Durante o 1º Fórum de Reitores Brasil-África, em Brasília, o MEC apresentou ações de expansão e internacionalização da educação brasileira com foco no Sul Global. O painel “Apresentação das Instituições Públicas Brasileiras” reuniu secretários da Educação Profissional e Tecnológica e da Educação Superior para detalhar políticas da pasta.
Os participantes foram Marcelo Bregagnoli, secretário de Educação Profissional e Tecnológica, e Marcus David, secretário de Educação Superior. Eles mostraram o balanço da Rede Federal de Educação Profissional, Científica e Tecnológica e o papel estratégico das universidades federais nas relações com o continente africano.

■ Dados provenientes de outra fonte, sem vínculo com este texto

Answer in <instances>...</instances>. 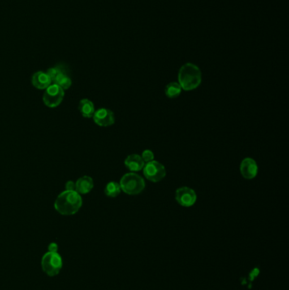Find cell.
Listing matches in <instances>:
<instances>
[{
    "label": "cell",
    "instance_id": "obj_4",
    "mask_svg": "<svg viewBox=\"0 0 289 290\" xmlns=\"http://www.w3.org/2000/svg\"><path fill=\"white\" fill-rule=\"evenodd\" d=\"M42 268L47 275L54 277L61 272L63 261L57 252H49L42 258Z\"/></svg>",
    "mask_w": 289,
    "mask_h": 290
},
{
    "label": "cell",
    "instance_id": "obj_19",
    "mask_svg": "<svg viewBox=\"0 0 289 290\" xmlns=\"http://www.w3.org/2000/svg\"><path fill=\"white\" fill-rule=\"evenodd\" d=\"M57 249H58V245H57V244H54V243H52V244H49V252H57Z\"/></svg>",
    "mask_w": 289,
    "mask_h": 290
},
{
    "label": "cell",
    "instance_id": "obj_8",
    "mask_svg": "<svg viewBox=\"0 0 289 290\" xmlns=\"http://www.w3.org/2000/svg\"><path fill=\"white\" fill-rule=\"evenodd\" d=\"M95 123L100 127H109L114 123V115L111 110L101 108L95 111L92 115Z\"/></svg>",
    "mask_w": 289,
    "mask_h": 290
},
{
    "label": "cell",
    "instance_id": "obj_18",
    "mask_svg": "<svg viewBox=\"0 0 289 290\" xmlns=\"http://www.w3.org/2000/svg\"><path fill=\"white\" fill-rule=\"evenodd\" d=\"M66 190L75 191V183L72 181H69L66 184Z\"/></svg>",
    "mask_w": 289,
    "mask_h": 290
},
{
    "label": "cell",
    "instance_id": "obj_7",
    "mask_svg": "<svg viewBox=\"0 0 289 290\" xmlns=\"http://www.w3.org/2000/svg\"><path fill=\"white\" fill-rule=\"evenodd\" d=\"M176 200L183 207H191L197 200V195L192 188L182 187L176 191Z\"/></svg>",
    "mask_w": 289,
    "mask_h": 290
},
{
    "label": "cell",
    "instance_id": "obj_15",
    "mask_svg": "<svg viewBox=\"0 0 289 290\" xmlns=\"http://www.w3.org/2000/svg\"><path fill=\"white\" fill-rule=\"evenodd\" d=\"M181 92H182V88L178 83H170L165 87V95L170 99L178 97L180 95Z\"/></svg>",
    "mask_w": 289,
    "mask_h": 290
},
{
    "label": "cell",
    "instance_id": "obj_11",
    "mask_svg": "<svg viewBox=\"0 0 289 290\" xmlns=\"http://www.w3.org/2000/svg\"><path fill=\"white\" fill-rule=\"evenodd\" d=\"M144 165H145V162L142 159L141 156L139 154H130L125 160V166L129 171H132V172L141 171L144 168Z\"/></svg>",
    "mask_w": 289,
    "mask_h": 290
},
{
    "label": "cell",
    "instance_id": "obj_17",
    "mask_svg": "<svg viewBox=\"0 0 289 290\" xmlns=\"http://www.w3.org/2000/svg\"><path fill=\"white\" fill-rule=\"evenodd\" d=\"M142 159L144 160V162H150V161H155V154L153 152L149 149H146L142 154Z\"/></svg>",
    "mask_w": 289,
    "mask_h": 290
},
{
    "label": "cell",
    "instance_id": "obj_1",
    "mask_svg": "<svg viewBox=\"0 0 289 290\" xmlns=\"http://www.w3.org/2000/svg\"><path fill=\"white\" fill-rule=\"evenodd\" d=\"M83 205V199L76 191L66 190L59 195L54 208L60 214L71 216L75 214Z\"/></svg>",
    "mask_w": 289,
    "mask_h": 290
},
{
    "label": "cell",
    "instance_id": "obj_6",
    "mask_svg": "<svg viewBox=\"0 0 289 290\" xmlns=\"http://www.w3.org/2000/svg\"><path fill=\"white\" fill-rule=\"evenodd\" d=\"M144 175L148 181L158 183L166 175L165 166L159 161H152L144 165Z\"/></svg>",
    "mask_w": 289,
    "mask_h": 290
},
{
    "label": "cell",
    "instance_id": "obj_5",
    "mask_svg": "<svg viewBox=\"0 0 289 290\" xmlns=\"http://www.w3.org/2000/svg\"><path fill=\"white\" fill-rule=\"evenodd\" d=\"M64 96L65 90L54 83H52L51 85L45 89L43 100L44 105L48 107L55 108L63 101Z\"/></svg>",
    "mask_w": 289,
    "mask_h": 290
},
{
    "label": "cell",
    "instance_id": "obj_2",
    "mask_svg": "<svg viewBox=\"0 0 289 290\" xmlns=\"http://www.w3.org/2000/svg\"><path fill=\"white\" fill-rule=\"evenodd\" d=\"M202 82L201 71L196 65L187 63L181 67L178 73V83L185 91L194 90Z\"/></svg>",
    "mask_w": 289,
    "mask_h": 290
},
{
    "label": "cell",
    "instance_id": "obj_14",
    "mask_svg": "<svg viewBox=\"0 0 289 290\" xmlns=\"http://www.w3.org/2000/svg\"><path fill=\"white\" fill-rule=\"evenodd\" d=\"M53 83L58 85L59 87H61L64 90H66L69 88H71L72 81H71V76L69 75V72H62V73L58 75Z\"/></svg>",
    "mask_w": 289,
    "mask_h": 290
},
{
    "label": "cell",
    "instance_id": "obj_12",
    "mask_svg": "<svg viewBox=\"0 0 289 290\" xmlns=\"http://www.w3.org/2000/svg\"><path fill=\"white\" fill-rule=\"evenodd\" d=\"M92 188H93V180L88 176H83L75 183V191L79 195L88 194L92 190Z\"/></svg>",
    "mask_w": 289,
    "mask_h": 290
},
{
    "label": "cell",
    "instance_id": "obj_3",
    "mask_svg": "<svg viewBox=\"0 0 289 290\" xmlns=\"http://www.w3.org/2000/svg\"><path fill=\"white\" fill-rule=\"evenodd\" d=\"M120 186L122 190L127 195H137L144 191L145 188V182L144 178L140 176L134 172H130L122 177L120 182Z\"/></svg>",
    "mask_w": 289,
    "mask_h": 290
},
{
    "label": "cell",
    "instance_id": "obj_16",
    "mask_svg": "<svg viewBox=\"0 0 289 290\" xmlns=\"http://www.w3.org/2000/svg\"><path fill=\"white\" fill-rule=\"evenodd\" d=\"M121 191H122V188H121L120 183H117V182H110V183H108L105 188V195L112 198L118 196L121 194Z\"/></svg>",
    "mask_w": 289,
    "mask_h": 290
},
{
    "label": "cell",
    "instance_id": "obj_13",
    "mask_svg": "<svg viewBox=\"0 0 289 290\" xmlns=\"http://www.w3.org/2000/svg\"><path fill=\"white\" fill-rule=\"evenodd\" d=\"M79 110L81 114L85 118H91L95 112L93 103L88 99H83L79 103Z\"/></svg>",
    "mask_w": 289,
    "mask_h": 290
},
{
    "label": "cell",
    "instance_id": "obj_10",
    "mask_svg": "<svg viewBox=\"0 0 289 290\" xmlns=\"http://www.w3.org/2000/svg\"><path fill=\"white\" fill-rule=\"evenodd\" d=\"M32 83L33 87L37 89H46L51 85L52 81L47 72L37 71L32 75Z\"/></svg>",
    "mask_w": 289,
    "mask_h": 290
},
{
    "label": "cell",
    "instance_id": "obj_9",
    "mask_svg": "<svg viewBox=\"0 0 289 290\" xmlns=\"http://www.w3.org/2000/svg\"><path fill=\"white\" fill-rule=\"evenodd\" d=\"M240 172L245 179H253L257 176V163L252 158L243 159V161L241 162Z\"/></svg>",
    "mask_w": 289,
    "mask_h": 290
}]
</instances>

Bregagnoli destacou a abertura de 111 novos campi de institutos federais, com pelo menos 60 unidades já ofertando cursos neste ano. O objetivo é ampliar a verticalização do ensino, abrangendo qualificações até pós-graduações, visando inclusão social e desenvolvimento regional.
Sobre inovação, o ministro enfatizou a atuação de polos de referência e incubadoras de empresas na Rede Federal, com participação ativa de estudantes em projetos tecnológicos. A cooperação internacional ganha força por meio de redes com países de língua portuguesa, como Moçambique, Cabo Verde e Guiné-Bissau.

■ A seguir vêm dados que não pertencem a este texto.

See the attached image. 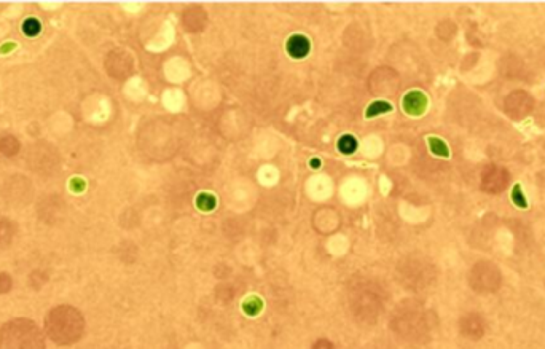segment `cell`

Marcus David detalhou o funcionamento da rede de 69 universidades federais, distribuídas pelo país, que atendem cerca de 1,4 milhão de estudantes. O modelo reserva 50% das vagas a alunos de escolas públicas, de baixa renda, pretos, pardos e indígenas.
As relações com o continente africano foram apresentadas como parte central da produção científica nacional. O secretário ressaltou a importância de internacionalização para o equilíbrio do sistema, com prioridade para conexões do Sul Global.

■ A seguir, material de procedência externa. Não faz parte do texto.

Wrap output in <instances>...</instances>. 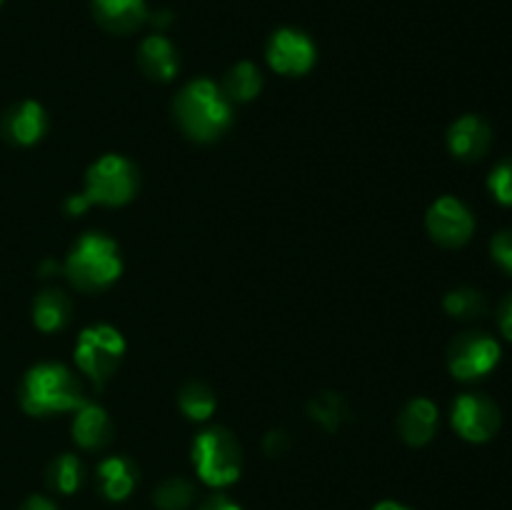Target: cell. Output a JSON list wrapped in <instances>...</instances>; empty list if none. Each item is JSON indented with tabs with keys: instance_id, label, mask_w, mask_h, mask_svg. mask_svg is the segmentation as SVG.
<instances>
[{
	"instance_id": "6da1fadb",
	"label": "cell",
	"mask_w": 512,
	"mask_h": 510,
	"mask_svg": "<svg viewBox=\"0 0 512 510\" xmlns=\"http://www.w3.org/2000/svg\"><path fill=\"white\" fill-rule=\"evenodd\" d=\"M175 115L180 128L200 143L220 138L233 120L228 95L210 80H193L185 85L175 100Z\"/></svg>"
},
{
	"instance_id": "7a4b0ae2",
	"label": "cell",
	"mask_w": 512,
	"mask_h": 510,
	"mask_svg": "<svg viewBox=\"0 0 512 510\" xmlns=\"http://www.w3.org/2000/svg\"><path fill=\"white\" fill-rule=\"evenodd\" d=\"M85 403L80 383L65 365L40 363L25 373L20 385V405L28 415H53L78 410Z\"/></svg>"
},
{
	"instance_id": "3957f363",
	"label": "cell",
	"mask_w": 512,
	"mask_h": 510,
	"mask_svg": "<svg viewBox=\"0 0 512 510\" xmlns=\"http://www.w3.org/2000/svg\"><path fill=\"white\" fill-rule=\"evenodd\" d=\"M123 260L115 240L103 233H85L65 260V275L80 290H103L120 278Z\"/></svg>"
},
{
	"instance_id": "277c9868",
	"label": "cell",
	"mask_w": 512,
	"mask_h": 510,
	"mask_svg": "<svg viewBox=\"0 0 512 510\" xmlns=\"http://www.w3.org/2000/svg\"><path fill=\"white\" fill-rule=\"evenodd\" d=\"M193 465L200 480L213 488H225L235 483L243 470V453L238 440L225 428H210L195 438Z\"/></svg>"
},
{
	"instance_id": "5b68a950",
	"label": "cell",
	"mask_w": 512,
	"mask_h": 510,
	"mask_svg": "<svg viewBox=\"0 0 512 510\" xmlns=\"http://www.w3.org/2000/svg\"><path fill=\"white\" fill-rule=\"evenodd\" d=\"M125 355V340L113 325H90L80 333L75 345V360L78 368L93 380L95 385H103L110 375L118 370L120 360Z\"/></svg>"
},
{
	"instance_id": "8992f818",
	"label": "cell",
	"mask_w": 512,
	"mask_h": 510,
	"mask_svg": "<svg viewBox=\"0 0 512 510\" xmlns=\"http://www.w3.org/2000/svg\"><path fill=\"white\" fill-rule=\"evenodd\" d=\"M138 190V170L123 155H103L90 165L85 178V198L90 205H123Z\"/></svg>"
},
{
	"instance_id": "52a82bcc",
	"label": "cell",
	"mask_w": 512,
	"mask_h": 510,
	"mask_svg": "<svg viewBox=\"0 0 512 510\" xmlns=\"http://www.w3.org/2000/svg\"><path fill=\"white\" fill-rule=\"evenodd\" d=\"M500 363L498 340L488 333H463L450 343L448 368L458 380H480Z\"/></svg>"
},
{
	"instance_id": "ba28073f",
	"label": "cell",
	"mask_w": 512,
	"mask_h": 510,
	"mask_svg": "<svg viewBox=\"0 0 512 510\" xmlns=\"http://www.w3.org/2000/svg\"><path fill=\"white\" fill-rule=\"evenodd\" d=\"M500 408L480 393H465L453 405V428L470 443H485L500 430Z\"/></svg>"
},
{
	"instance_id": "9c48e42d",
	"label": "cell",
	"mask_w": 512,
	"mask_h": 510,
	"mask_svg": "<svg viewBox=\"0 0 512 510\" xmlns=\"http://www.w3.org/2000/svg\"><path fill=\"white\" fill-rule=\"evenodd\" d=\"M428 230L440 245L445 248H460L470 240L475 230L473 213L468 210V205L460 203L453 195H445V198L435 200L428 210Z\"/></svg>"
},
{
	"instance_id": "30bf717a",
	"label": "cell",
	"mask_w": 512,
	"mask_h": 510,
	"mask_svg": "<svg viewBox=\"0 0 512 510\" xmlns=\"http://www.w3.org/2000/svg\"><path fill=\"white\" fill-rule=\"evenodd\" d=\"M270 68L283 75H303L315 63V45L305 33L283 28L268 43Z\"/></svg>"
},
{
	"instance_id": "8fae6325",
	"label": "cell",
	"mask_w": 512,
	"mask_h": 510,
	"mask_svg": "<svg viewBox=\"0 0 512 510\" xmlns=\"http://www.w3.org/2000/svg\"><path fill=\"white\" fill-rule=\"evenodd\" d=\"M493 130L480 115H463L448 130V148L460 160H480L490 150Z\"/></svg>"
},
{
	"instance_id": "7c38bea8",
	"label": "cell",
	"mask_w": 512,
	"mask_h": 510,
	"mask_svg": "<svg viewBox=\"0 0 512 510\" xmlns=\"http://www.w3.org/2000/svg\"><path fill=\"white\" fill-rule=\"evenodd\" d=\"M48 130V115L35 100H23L3 118V135L13 145H35Z\"/></svg>"
},
{
	"instance_id": "4fadbf2b",
	"label": "cell",
	"mask_w": 512,
	"mask_h": 510,
	"mask_svg": "<svg viewBox=\"0 0 512 510\" xmlns=\"http://www.w3.org/2000/svg\"><path fill=\"white\" fill-rule=\"evenodd\" d=\"M93 13L110 33H133L148 18L145 0H93Z\"/></svg>"
},
{
	"instance_id": "5bb4252c",
	"label": "cell",
	"mask_w": 512,
	"mask_h": 510,
	"mask_svg": "<svg viewBox=\"0 0 512 510\" xmlns=\"http://www.w3.org/2000/svg\"><path fill=\"white\" fill-rule=\"evenodd\" d=\"M73 438L80 448L98 450L110 443L113 438V423H110L108 413L100 405L83 403L75 410L73 420Z\"/></svg>"
},
{
	"instance_id": "9a60e30c",
	"label": "cell",
	"mask_w": 512,
	"mask_h": 510,
	"mask_svg": "<svg viewBox=\"0 0 512 510\" xmlns=\"http://www.w3.org/2000/svg\"><path fill=\"white\" fill-rule=\"evenodd\" d=\"M438 428V408L433 400L415 398L405 405V410L398 418V430L405 443L425 445L435 435Z\"/></svg>"
},
{
	"instance_id": "2e32d148",
	"label": "cell",
	"mask_w": 512,
	"mask_h": 510,
	"mask_svg": "<svg viewBox=\"0 0 512 510\" xmlns=\"http://www.w3.org/2000/svg\"><path fill=\"white\" fill-rule=\"evenodd\" d=\"M138 63L143 73L155 80H170L178 73V53H175L173 43L163 35H150V38L143 40Z\"/></svg>"
},
{
	"instance_id": "e0dca14e",
	"label": "cell",
	"mask_w": 512,
	"mask_h": 510,
	"mask_svg": "<svg viewBox=\"0 0 512 510\" xmlns=\"http://www.w3.org/2000/svg\"><path fill=\"white\" fill-rule=\"evenodd\" d=\"M100 490L108 500H125L135 488V465L123 455L103 460L98 468Z\"/></svg>"
},
{
	"instance_id": "ac0fdd59",
	"label": "cell",
	"mask_w": 512,
	"mask_h": 510,
	"mask_svg": "<svg viewBox=\"0 0 512 510\" xmlns=\"http://www.w3.org/2000/svg\"><path fill=\"white\" fill-rule=\"evenodd\" d=\"M33 320L43 333L63 330L70 320V300L60 290H45L33 303Z\"/></svg>"
},
{
	"instance_id": "d6986e66",
	"label": "cell",
	"mask_w": 512,
	"mask_h": 510,
	"mask_svg": "<svg viewBox=\"0 0 512 510\" xmlns=\"http://www.w3.org/2000/svg\"><path fill=\"white\" fill-rule=\"evenodd\" d=\"M263 88V75L255 68L253 63H238L228 73V80H225V95L230 100H238V103H245V100H253L255 95Z\"/></svg>"
},
{
	"instance_id": "ffe728a7",
	"label": "cell",
	"mask_w": 512,
	"mask_h": 510,
	"mask_svg": "<svg viewBox=\"0 0 512 510\" xmlns=\"http://www.w3.org/2000/svg\"><path fill=\"white\" fill-rule=\"evenodd\" d=\"M83 478V465H80V460L70 453H63L58 460H53V465H50V485L63 495L75 493V490L83 485Z\"/></svg>"
},
{
	"instance_id": "44dd1931",
	"label": "cell",
	"mask_w": 512,
	"mask_h": 510,
	"mask_svg": "<svg viewBox=\"0 0 512 510\" xmlns=\"http://www.w3.org/2000/svg\"><path fill=\"white\" fill-rule=\"evenodd\" d=\"M488 303H485V295L475 288H458L450 290L445 295V310H448L453 318L460 320H473L480 318L485 313Z\"/></svg>"
},
{
	"instance_id": "7402d4cb",
	"label": "cell",
	"mask_w": 512,
	"mask_h": 510,
	"mask_svg": "<svg viewBox=\"0 0 512 510\" xmlns=\"http://www.w3.org/2000/svg\"><path fill=\"white\" fill-rule=\"evenodd\" d=\"M180 410L190 420H208L215 410L213 390L203 383H188L180 390Z\"/></svg>"
},
{
	"instance_id": "603a6c76",
	"label": "cell",
	"mask_w": 512,
	"mask_h": 510,
	"mask_svg": "<svg viewBox=\"0 0 512 510\" xmlns=\"http://www.w3.org/2000/svg\"><path fill=\"white\" fill-rule=\"evenodd\" d=\"M195 488L183 478H170L155 490L153 500L160 510H185L193 503Z\"/></svg>"
},
{
	"instance_id": "cb8c5ba5",
	"label": "cell",
	"mask_w": 512,
	"mask_h": 510,
	"mask_svg": "<svg viewBox=\"0 0 512 510\" xmlns=\"http://www.w3.org/2000/svg\"><path fill=\"white\" fill-rule=\"evenodd\" d=\"M310 410H313V418L330 430L338 428L340 420L345 418L343 398L333 393H323L320 398H315L313 403H310Z\"/></svg>"
},
{
	"instance_id": "d4e9b609",
	"label": "cell",
	"mask_w": 512,
	"mask_h": 510,
	"mask_svg": "<svg viewBox=\"0 0 512 510\" xmlns=\"http://www.w3.org/2000/svg\"><path fill=\"white\" fill-rule=\"evenodd\" d=\"M488 188L493 198L503 205H512V158L500 160L488 178Z\"/></svg>"
},
{
	"instance_id": "484cf974",
	"label": "cell",
	"mask_w": 512,
	"mask_h": 510,
	"mask_svg": "<svg viewBox=\"0 0 512 510\" xmlns=\"http://www.w3.org/2000/svg\"><path fill=\"white\" fill-rule=\"evenodd\" d=\"M490 253H493L495 263L512 275V230H500L490 243Z\"/></svg>"
},
{
	"instance_id": "4316f807",
	"label": "cell",
	"mask_w": 512,
	"mask_h": 510,
	"mask_svg": "<svg viewBox=\"0 0 512 510\" xmlns=\"http://www.w3.org/2000/svg\"><path fill=\"white\" fill-rule=\"evenodd\" d=\"M500 330H503L505 338L512 340V295L500 308Z\"/></svg>"
},
{
	"instance_id": "83f0119b",
	"label": "cell",
	"mask_w": 512,
	"mask_h": 510,
	"mask_svg": "<svg viewBox=\"0 0 512 510\" xmlns=\"http://www.w3.org/2000/svg\"><path fill=\"white\" fill-rule=\"evenodd\" d=\"M200 510H243V508H240L238 503H233L230 498H225V495H215V498H210Z\"/></svg>"
},
{
	"instance_id": "f1b7e54d",
	"label": "cell",
	"mask_w": 512,
	"mask_h": 510,
	"mask_svg": "<svg viewBox=\"0 0 512 510\" xmlns=\"http://www.w3.org/2000/svg\"><path fill=\"white\" fill-rule=\"evenodd\" d=\"M20 510H58V508H55L53 500L43 498V495H30Z\"/></svg>"
},
{
	"instance_id": "f546056e",
	"label": "cell",
	"mask_w": 512,
	"mask_h": 510,
	"mask_svg": "<svg viewBox=\"0 0 512 510\" xmlns=\"http://www.w3.org/2000/svg\"><path fill=\"white\" fill-rule=\"evenodd\" d=\"M65 208H68L70 215H80V213H85V210L90 208V200L85 198V193L70 195L68 203H65Z\"/></svg>"
},
{
	"instance_id": "4dcf8cb0",
	"label": "cell",
	"mask_w": 512,
	"mask_h": 510,
	"mask_svg": "<svg viewBox=\"0 0 512 510\" xmlns=\"http://www.w3.org/2000/svg\"><path fill=\"white\" fill-rule=\"evenodd\" d=\"M265 448H268V453H280V450L288 448V440H285V433H270L268 440H265Z\"/></svg>"
},
{
	"instance_id": "1f68e13d",
	"label": "cell",
	"mask_w": 512,
	"mask_h": 510,
	"mask_svg": "<svg viewBox=\"0 0 512 510\" xmlns=\"http://www.w3.org/2000/svg\"><path fill=\"white\" fill-rule=\"evenodd\" d=\"M373 510H413V508H408V505L403 503H395V500H383V503L375 505Z\"/></svg>"
},
{
	"instance_id": "d6a6232c",
	"label": "cell",
	"mask_w": 512,
	"mask_h": 510,
	"mask_svg": "<svg viewBox=\"0 0 512 510\" xmlns=\"http://www.w3.org/2000/svg\"><path fill=\"white\" fill-rule=\"evenodd\" d=\"M0 3H3V0H0Z\"/></svg>"
}]
</instances>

O Programa de Estudantes-Convênio (PEC) foi apontado como principal instrumento de aproximação. Em 2016, 80% das quase 4 mil vagas para estudantes estrangeiros foram ocupadas por cidadãos africanos, com cursos em medicina, engenharia, agricultura, educação e ciências sociais.
Para viabilizar o êxito acadêmico, o MEC tem apontado apoio à permanência estudantil, acolhimento intercultural e políticas linguísticas para valorizar o português. Iniciativas como Promisaes, o PEC e o IsF ajudam a superar barreiras de idioma.
Entre as ações, destacam-se o apoio financeiro a alunos de países em desenvolvimento e as redes institucionais ligadas ao programa Idiomas sem Fronteiras. Os registros da Setec e da Capes acompanharam o andamento do tema.
Participação — O debate foi mediado pelo diretor de Relações Internacionais da Capes, Rui Oppermann. Também marcaram presença Kátia Evangelista Regis, da Secretaria de Igualdade Racial; Antônio Carlos Rodrigues de Amorim, da Capes; José Daniel Diniz Melo, reitor da UFRN e representante da Andifes; e Adriano Pereira, reitor do IFPR e representante do Conif.